» WHAT TO WORK ON
Each line in the entries below that holds the string "site" is to be listed.
====== DATA RECORDS
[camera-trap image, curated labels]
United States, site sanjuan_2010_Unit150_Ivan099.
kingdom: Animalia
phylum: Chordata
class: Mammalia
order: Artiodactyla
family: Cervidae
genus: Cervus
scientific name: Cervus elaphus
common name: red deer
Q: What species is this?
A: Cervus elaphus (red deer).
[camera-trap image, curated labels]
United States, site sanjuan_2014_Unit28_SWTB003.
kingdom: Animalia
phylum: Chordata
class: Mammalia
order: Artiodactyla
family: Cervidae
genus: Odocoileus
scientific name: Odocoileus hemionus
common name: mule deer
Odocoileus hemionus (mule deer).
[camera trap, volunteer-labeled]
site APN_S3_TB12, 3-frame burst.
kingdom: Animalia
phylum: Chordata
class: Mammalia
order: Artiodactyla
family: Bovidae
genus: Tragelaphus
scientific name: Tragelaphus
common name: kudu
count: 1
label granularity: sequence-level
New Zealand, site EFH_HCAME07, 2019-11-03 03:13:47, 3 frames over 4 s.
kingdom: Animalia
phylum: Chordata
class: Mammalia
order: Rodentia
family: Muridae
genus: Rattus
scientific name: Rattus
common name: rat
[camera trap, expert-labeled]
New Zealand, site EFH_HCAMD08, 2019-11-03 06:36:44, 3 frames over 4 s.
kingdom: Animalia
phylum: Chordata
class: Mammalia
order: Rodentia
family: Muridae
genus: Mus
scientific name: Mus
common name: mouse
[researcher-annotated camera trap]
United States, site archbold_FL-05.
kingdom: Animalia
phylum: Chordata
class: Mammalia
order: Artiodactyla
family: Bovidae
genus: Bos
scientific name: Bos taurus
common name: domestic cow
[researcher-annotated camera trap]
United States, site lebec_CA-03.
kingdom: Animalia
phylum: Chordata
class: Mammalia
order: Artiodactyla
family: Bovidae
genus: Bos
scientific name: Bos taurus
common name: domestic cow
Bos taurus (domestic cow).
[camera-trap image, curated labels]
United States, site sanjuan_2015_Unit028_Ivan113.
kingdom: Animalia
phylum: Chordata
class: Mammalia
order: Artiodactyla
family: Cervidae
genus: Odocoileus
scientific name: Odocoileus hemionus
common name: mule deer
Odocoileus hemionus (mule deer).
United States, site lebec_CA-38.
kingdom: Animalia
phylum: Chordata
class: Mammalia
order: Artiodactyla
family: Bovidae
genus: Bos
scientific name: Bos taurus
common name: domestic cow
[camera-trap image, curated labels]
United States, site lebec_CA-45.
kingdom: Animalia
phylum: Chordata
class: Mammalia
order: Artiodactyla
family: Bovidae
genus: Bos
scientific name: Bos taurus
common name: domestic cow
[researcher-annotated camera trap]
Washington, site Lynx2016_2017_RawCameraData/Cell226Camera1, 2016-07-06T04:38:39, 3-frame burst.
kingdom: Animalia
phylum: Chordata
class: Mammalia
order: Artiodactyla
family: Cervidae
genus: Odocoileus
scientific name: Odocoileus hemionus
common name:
============
» TASK OUTPUT
United States, site sanjuan_2010_Unit150_Ivan099.
United States, site sanjuan_2014_Unit28_SWTB003.
site APN_S3_TB12, 3-frame burst.
New Zealand, site EFH_HCAME07, 2019-11-03 03:13:47, 3 frames over 4 s.
New Zealand, site EFH_HCAMD08, 2019-11-03 06:36:44, 3 frames over 4 s.
United States, site archbold_FL-05.
United States, site lebec_CA-03.
United States, site sanjuan_2015_Unit028_Ivan113.
United States, site lebec_CA-38.
United States, site lebec_CA-45.
Washington, site Lynx2016_2017_RawCameraData/Cell226Camera1, 2016-07-06T04:38:39, 3-frame burst.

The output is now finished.